(Scene-based spatial questions)
⁂
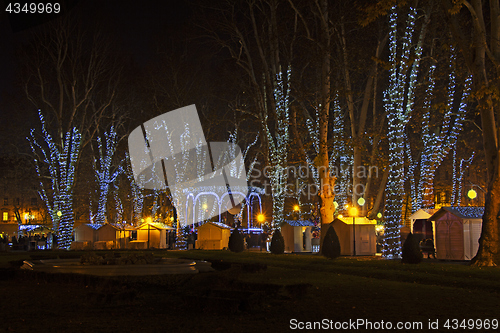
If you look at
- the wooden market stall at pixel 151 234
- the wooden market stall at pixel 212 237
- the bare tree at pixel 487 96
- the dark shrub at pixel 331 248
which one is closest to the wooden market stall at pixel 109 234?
the wooden market stall at pixel 151 234

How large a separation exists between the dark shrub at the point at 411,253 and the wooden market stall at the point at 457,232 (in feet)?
11.9

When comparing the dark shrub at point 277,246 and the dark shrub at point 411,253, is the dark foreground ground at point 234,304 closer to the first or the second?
the dark shrub at point 411,253

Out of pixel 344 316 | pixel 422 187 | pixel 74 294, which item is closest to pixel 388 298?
pixel 344 316

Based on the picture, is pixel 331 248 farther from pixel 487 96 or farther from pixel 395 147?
pixel 487 96

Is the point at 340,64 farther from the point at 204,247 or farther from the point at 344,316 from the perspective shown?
the point at 344,316

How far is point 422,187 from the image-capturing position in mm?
32812

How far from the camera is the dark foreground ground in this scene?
7828 millimetres

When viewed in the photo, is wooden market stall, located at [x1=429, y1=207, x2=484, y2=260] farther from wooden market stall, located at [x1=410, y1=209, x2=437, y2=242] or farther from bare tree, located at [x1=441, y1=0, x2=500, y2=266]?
bare tree, located at [x1=441, y1=0, x2=500, y2=266]

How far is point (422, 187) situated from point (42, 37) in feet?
89.7

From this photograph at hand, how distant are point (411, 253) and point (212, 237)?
19.6m

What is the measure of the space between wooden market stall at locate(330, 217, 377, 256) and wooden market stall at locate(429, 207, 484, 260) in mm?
4677

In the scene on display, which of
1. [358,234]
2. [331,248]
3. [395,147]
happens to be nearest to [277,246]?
[358,234]

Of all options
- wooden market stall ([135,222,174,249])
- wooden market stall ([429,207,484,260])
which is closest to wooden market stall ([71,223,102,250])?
wooden market stall ([135,222,174,249])

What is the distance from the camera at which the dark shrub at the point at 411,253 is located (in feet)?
67.3
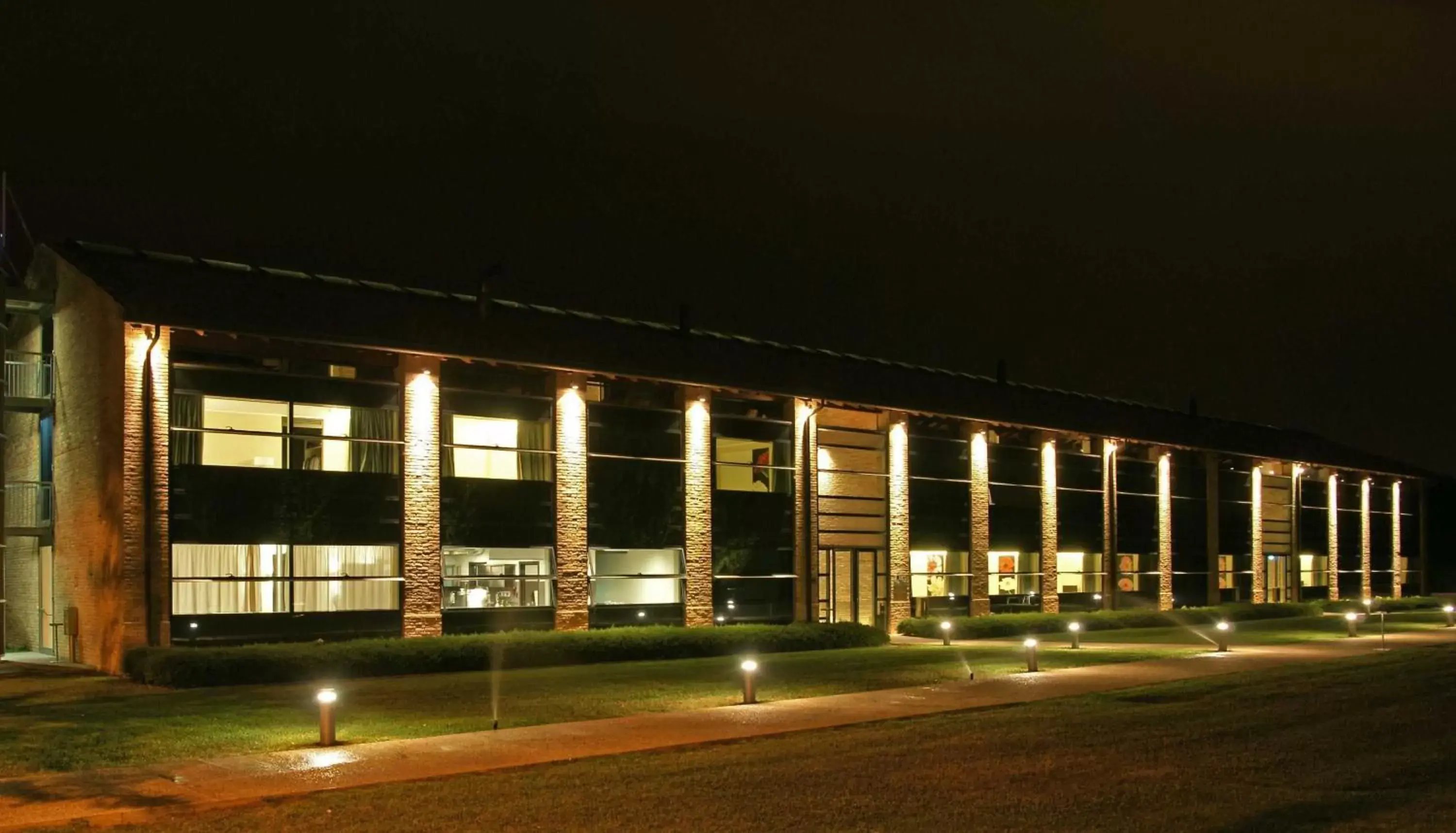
⁂
> [Required work] Rewrite the lines from the one containing "How far is point 422,187" up to and including the one containing "7828 millimetres" as a JSON list of strings. Give one string per line and omit blank lines.

> [Complete answer]
[
  "How far is point 422,187 from the image-capturing position in mm?",
  "32812",
  "How far from the camera is the dark foreground ground in this scene?",
  "7828 millimetres"
]